Photographs: Charles Francis
February 2016: A conversation with owner Carole Vincent
An exposed north coast site is not the obvious place for a garden. What made you decide to live and garden here?
I had always dreamed of living in a cottage by the sea, with roses round the door, and I could see that this was somewhere where I could have painting and sculpture classes. That was more than 50 years ago. I knew that gardening here was going to be quite a challenge, as the land faces north, and a lot of wind and salt come in. I started by doing drawings of the garden I wanted to create: it looks out onto the cliffs, and I wanted it to follow their shapes. Then I set about making the garden, with a pickaxe, a shovel and a wheelbarrow — I had no digger and no help. I built walls and paths, and put in a greenhouse and a pergola. As a sculptor, I am interested in structure. But once you have the structure, it needs softening, so you have to go for loads of plants.

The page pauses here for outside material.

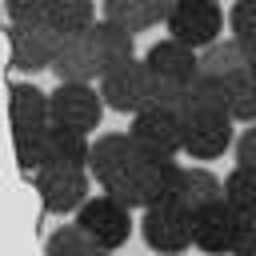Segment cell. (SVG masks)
<instances>
[{"label": "cell", "instance_id": "cell-31", "mask_svg": "<svg viewBox=\"0 0 256 256\" xmlns=\"http://www.w3.org/2000/svg\"><path fill=\"white\" fill-rule=\"evenodd\" d=\"M100 256H108V252H100Z\"/></svg>", "mask_w": 256, "mask_h": 256}, {"label": "cell", "instance_id": "cell-14", "mask_svg": "<svg viewBox=\"0 0 256 256\" xmlns=\"http://www.w3.org/2000/svg\"><path fill=\"white\" fill-rule=\"evenodd\" d=\"M200 72L216 76V80H240V76H256V44H244L236 36H220L216 44H208L200 52Z\"/></svg>", "mask_w": 256, "mask_h": 256}, {"label": "cell", "instance_id": "cell-1", "mask_svg": "<svg viewBox=\"0 0 256 256\" xmlns=\"http://www.w3.org/2000/svg\"><path fill=\"white\" fill-rule=\"evenodd\" d=\"M176 176H180V164L172 156H144L120 180H112L104 192L116 196L124 208H152V204H160V200L172 196Z\"/></svg>", "mask_w": 256, "mask_h": 256}, {"label": "cell", "instance_id": "cell-16", "mask_svg": "<svg viewBox=\"0 0 256 256\" xmlns=\"http://www.w3.org/2000/svg\"><path fill=\"white\" fill-rule=\"evenodd\" d=\"M180 116H184V120H188V116H232V84L200 72V76L184 88Z\"/></svg>", "mask_w": 256, "mask_h": 256}, {"label": "cell", "instance_id": "cell-19", "mask_svg": "<svg viewBox=\"0 0 256 256\" xmlns=\"http://www.w3.org/2000/svg\"><path fill=\"white\" fill-rule=\"evenodd\" d=\"M176 0H104V20L124 24L128 32H144L168 20Z\"/></svg>", "mask_w": 256, "mask_h": 256}, {"label": "cell", "instance_id": "cell-6", "mask_svg": "<svg viewBox=\"0 0 256 256\" xmlns=\"http://www.w3.org/2000/svg\"><path fill=\"white\" fill-rule=\"evenodd\" d=\"M88 184H92V172L88 168H64V164H48L36 172V192H40V204L56 216H68V212H80L92 196H88Z\"/></svg>", "mask_w": 256, "mask_h": 256}, {"label": "cell", "instance_id": "cell-29", "mask_svg": "<svg viewBox=\"0 0 256 256\" xmlns=\"http://www.w3.org/2000/svg\"><path fill=\"white\" fill-rule=\"evenodd\" d=\"M236 164L256 168V124H252V128H244V132L236 136Z\"/></svg>", "mask_w": 256, "mask_h": 256}, {"label": "cell", "instance_id": "cell-18", "mask_svg": "<svg viewBox=\"0 0 256 256\" xmlns=\"http://www.w3.org/2000/svg\"><path fill=\"white\" fill-rule=\"evenodd\" d=\"M172 200L196 216L200 208H208V204L224 200V180H216L208 168H180L176 188H172Z\"/></svg>", "mask_w": 256, "mask_h": 256}, {"label": "cell", "instance_id": "cell-13", "mask_svg": "<svg viewBox=\"0 0 256 256\" xmlns=\"http://www.w3.org/2000/svg\"><path fill=\"white\" fill-rule=\"evenodd\" d=\"M52 72H56L60 84H92L96 76H104V60H100V52H96L92 32H84V36H64Z\"/></svg>", "mask_w": 256, "mask_h": 256}, {"label": "cell", "instance_id": "cell-2", "mask_svg": "<svg viewBox=\"0 0 256 256\" xmlns=\"http://www.w3.org/2000/svg\"><path fill=\"white\" fill-rule=\"evenodd\" d=\"M196 232H192V244L208 256H236L244 232H248V216L240 208H232L228 200H216L208 208L196 212Z\"/></svg>", "mask_w": 256, "mask_h": 256}, {"label": "cell", "instance_id": "cell-23", "mask_svg": "<svg viewBox=\"0 0 256 256\" xmlns=\"http://www.w3.org/2000/svg\"><path fill=\"white\" fill-rule=\"evenodd\" d=\"M52 128V124H48ZM48 128H12V148L16 164L24 172H40L48 164Z\"/></svg>", "mask_w": 256, "mask_h": 256}, {"label": "cell", "instance_id": "cell-30", "mask_svg": "<svg viewBox=\"0 0 256 256\" xmlns=\"http://www.w3.org/2000/svg\"><path fill=\"white\" fill-rule=\"evenodd\" d=\"M236 256H256V220H248V232H244V240H240Z\"/></svg>", "mask_w": 256, "mask_h": 256}, {"label": "cell", "instance_id": "cell-4", "mask_svg": "<svg viewBox=\"0 0 256 256\" xmlns=\"http://www.w3.org/2000/svg\"><path fill=\"white\" fill-rule=\"evenodd\" d=\"M192 220H196V216H192L188 208H180V204L168 196V200H160V204L144 208V220H140L144 244H148L152 252L176 256V252L192 248V232H196V224H192Z\"/></svg>", "mask_w": 256, "mask_h": 256}, {"label": "cell", "instance_id": "cell-21", "mask_svg": "<svg viewBox=\"0 0 256 256\" xmlns=\"http://www.w3.org/2000/svg\"><path fill=\"white\" fill-rule=\"evenodd\" d=\"M88 160H92L88 132L60 128V124H52V128H48V164H64V168H88ZM48 164H44V168H48Z\"/></svg>", "mask_w": 256, "mask_h": 256}, {"label": "cell", "instance_id": "cell-15", "mask_svg": "<svg viewBox=\"0 0 256 256\" xmlns=\"http://www.w3.org/2000/svg\"><path fill=\"white\" fill-rule=\"evenodd\" d=\"M144 64H148L152 76H164V80H176V84H192L200 76V52L188 48L184 40H176V36L156 40L144 52Z\"/></svg>", "mask_w": 256, "mask_h": 256}, {"label": "cell", "instance_id": "cell-11", "mask_svg": "<svg viewBox=\"0 0 256 256\" xmlns=\"http://www.w3.org/2000/svg\"><path fill=\"white\" fill-rule=\"evenodd\" d=\"M148 152L136 144V136L132 132H104V136H96V144H92V160H88V172H92V180L100 184V188H108L112 180H120L136 160H144Z\"/></svg>", "mask_w": 256, "mask_h": 256}, {"label": "cell", "instance_id": "cell-12", "mask_svg": "<svg viewBox=\"0 0 256 256\" xmlns=\"http://www.w3.org/2000/svg\"><path fill=\"white\" fill-rule=\"evenodd\" d=\"M236 120L232 116H188L184 120V152L192 160H216L236 148Z\"/></svg>", "mask_w": 256, "mask_h": 256}, {"label": "cell", "instance_id": "cell-28", "mask_svg": "<svg viewBox=\"0 0 256 256\" xmlns=\"http://www.w3.org/2000/svg\"><path fill=\"white\" fill-rule=\"evenodd\" d=\"M228 28H232L236 40L256 44V0H236L232 12H228Z\"/></svg>", "mask_w": 256, "mask_h": 256}, {"label": "cell", "instance_id": "cell-7", "mask_svg": "<svg viewBox=\"0 0 256 256\" xmlns=\"http://www.w3.org/2000/svg\"><path fill=\"white\" fill-rule=\"evenodd\" d=\"M60 32H52L48 24H8V60L16 72H44L56 64L60 52Z\"/></svg>", "mask_w": 256, "mask_h": 256}, {"label": "cell", "instance_id": "cell-9", "mask_svg": "<svg viewBox=\"0 0 256 256\" xmlns=\"http://www.w3.org/2000/svg\"><path fill=\"white\" fill-rule=\"evenodd\" d=\"M148 92H152V72L144 60H128L100 76V96L112 112L136 116L140 108H148Z\"/></svg>", "mask_w": 256, "mask_h": 256}, {"label": "cell", "instance_id": "cell-3", "mask_svg": "<svg viewBox=\"0 0 256 256\" xmlns=\"http://www.w3.org/2000/svg\"><path fill=\"white\" fill-rule=\"evenodd\" d=\"M76 224H80V232L96 244V248H104V252H116L120 244H128V236H132V208H124L116 196H92L80 212H76Z\"/></svg>", "mask_w": 256, "mask_h": 256}, {"label": "cell", "instance_id": "cell-25", "mask_svg": "<svg viewBox=\"0 0 256 256\" xmlns=\"http://www.w3.org/2000/svg\"><path fill=\"white\" fill-rule=\"evenodd\" d=\"M104 248H96L84 232H80V224H68V228H56L52 236H48V256H100Z\"/></svg>", "mask_w": 256, "mask_h": 256}, {"label": "cell", "instance_id": "cell-26", "mask_svg": "<svg viewBox=\"0 0 256 256\" xmlns=\"http://www.w3.org/2000/svg\"><path fill=\"white\" fill-rule=\"evenodd\" d=\"M232 120L256 124V76L232 80Z\"/></svg>", "mask_w": 256, "mask_h": 256}, {"label": "cell", "instance_id": "cell-10", "mask_svg": "<svg viewBox=\"0 0 256 256\" xmlns=\"http://www.w3.org/2000/svg\"><path fill=\"white\" fill-rule=\"evenodd\" d=\"M104 96L92 84H56L52 92V124L76 128V132H96L104 116Z\"/></svg>", "mask_w": 256, "mask_h": 256}, {"label": "cell", "instance_id": "cell-8", "mask_svg": "<svg viewBox=\"0 0 256 256\" xmlns=\"http://www.w3.org/2000/svg\"><path fill=\"white\" fill-rule=\"evenodd\" d=\"M128 132L136 136V144L148 156H176V152H184V116L176 108L148 104V108H140L132 116V128Z\"/></svg>", "mask_w": 256, "mask_h": 256}, {"label": "cell", "instance_id": "cell-17", "mask_svg": "<svg viewBox=\"0 0 256 256\" xmlns=\"http://www.w3.org/2000/svg\"><path fill=\"white\" fill-rule=\"evenodd\" d=\"M8 120H12V128H48L52 124V92H40L36 84H12L8 88Z\"/></svg>", "mask_w": 256, "mask_h": 256}, {"label": "cell", "instance_id": "cell-24", "mask_svg": "<svg viewBox=\"0 0 256 256\" xmlns=\"http://www.w3.org/2000/svg\"><path fill=\"white\" fill-rule=\"evenodd\" d=\"M224 200H228L232 208H240L248 220H256V168L236 164V168L224 176Z\"/></svg>", "mask_w": 256, "mask_h": 256}, {"label": "cell", "instance_id": "cell-20", "mask_svg": "<svg viewBox=\"0 0 256 256\" xmlns=\"http://www.w3.org/2000/svg\"><path fill=\"white\" fill-rule=\"evenodd\" d=\"M92 40H96V52H100V60H104V72L136 60V32H128V28L116 24V20H104V16H100V20L92 24Z\"/></svg>", "mask_w": 256, "mask_h": 256}, {"label": "cell", "instance_id": "cell-22", "mask_svg": "<svg viewBox=\"0 0 256 256\" xmlns=\"http://www.w3.org/2000/svg\"><path fill=\"white\" fill-rule=\"evenodd\" d=\"M44 24L60 36H84L96 24V4L92 0H52V12Z\"/></svg>", "mask_w": 256, "mask_h": 256}, {"label": "cell", "instance_id": "cell-5", "mask_svg": "<svg viewBox=\"0 0 256 256\" xmlns=\"http://www.w3.org/2000/svg\"><path fill=\"white\" fill-rule=\"evenodd\" d=\"M164 28H168V36H176V40H184L188 48L204 52L208 44L220 40V32H224V12H220L216 0H176L172 12H168V20H164Z\"/></svg>", "mask_w": 256, "mask_h": 256}, {"label": "cell", "instance_id": "cell-27", "mask_svg": "<svg viewBox=\"0 0 256 256\" xmlns=\"http://www.w3.org/2000/svg\"><path fill=\"white\" fill-rule=\"evenodd\" d=\"M8 24H44L52 12V0H4Z\"/></svg>", "mask_w": 256, "mask_h": 256}]
</instances>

How did you decide what to plant?
It’s a question of what will grow. Fuchsias do well here, and skimmias are also good growers. I push my luck sometimes, but I have to accept it when plants say: “I don’t like it here”. To start with, I mostly planted shelterbelt stuff — a lot of pines, fatsias, and a bay tree, which is now huge. I’m beginning to regret that I put in so many big trees, even though they keep the worst of the wind away. I spend masses of time clearing up pine needles in the autumn.
How did Half Acre become the one-and-a-half acre garden you have now?
I bought more land to build a new studio, so I had another area of garden to construct. There’s also a wood, which is lovely in the spring, with snowdrops, daffodils and then bluebells. The wood is the highest part of the garden, and in June and July, you can see the sun setting between Boscastle Lookout and the church. It’s also my recycling area. I’ve made a dead hedge using twiggy material bound together with bamboo and string: it’s a good barricade against the wind and very wildlife-friendly. Decent-sized branches go in the dead hedge, and the rest is burned or goes in the compost heap. There’s enough top dressing for the whole garden.
The garden is a wonderful setting for your colourful concrete sculptures. When did your fascination with concrete begin?
My father had a small concrete works in Devon, and I used to help out when I was little. In my early days as a sculptor, I couldn’t afford large chunks of wood or stone, so I started experimenting with colour in concrete.
There are quite a few of my large-scale commissions in Devon and the Channel Islands, and one in Cornwall: the Bude Light which I was invited to do to mark the Millennium. I decided on a tall cone — as it’s a stable structure — in the colours of sand, sea and sky, with a light at the top to commemorate Goldsworthy Gurney, inventor of the original Bude Light, a very bright oil lamp.
The Blue Circle garden, with its circular ponds and vibrant colours, is a distinctive feature of Half Acre. What was the thinking behind it?
I wanted some ponds here, and originally I was going to make them with slate and granite — but I knew I had to prove that coloured concrete would work. I wanted pink punctuation as a contrast to the blue concrete and brick, so I made lots of pots and filled them with geraniums. When I was invited to take the garden to the Chelsea Flower Show, the pots all went up there, and I remade all the bricks on site. The Blue Circle garden is still evolving. Last year, I took out the grasses around the ponds and planted astilbes and primulas.
Do you have any favourite plants?
I like echiums because they’re sculptural — I’m always growing more from seed. I lost a lot when we had two bad winters, so last year, I put them close to the greenhouse with fleece on top. A friend brought me some red echium seeds from Tenerife, so I’m looking forward to them flowering in a couple of years. I also have lots of David Austin roses dotted around, mostly white and pink. I still have a ‘Dorothy Perkins’ rose which was here when I came. Last year, I had a really good show of roses, but the weekend I opened for the National Garden Scheme was too early for them, so this year, the garden will be open one week later.
What are your other plans for 2016?
I’ve got a lot of daffodils to go in the wood, and I’m growing tulips, which I’ll put out in April. I’m also chancing my arm with salvias this year, although I may have to put them indoors for the winter. There’s not much going on in the greenhouse at the moment, but I’ll soon be busy there, and in the meantime, it’s a nice little haven from the wind and rain.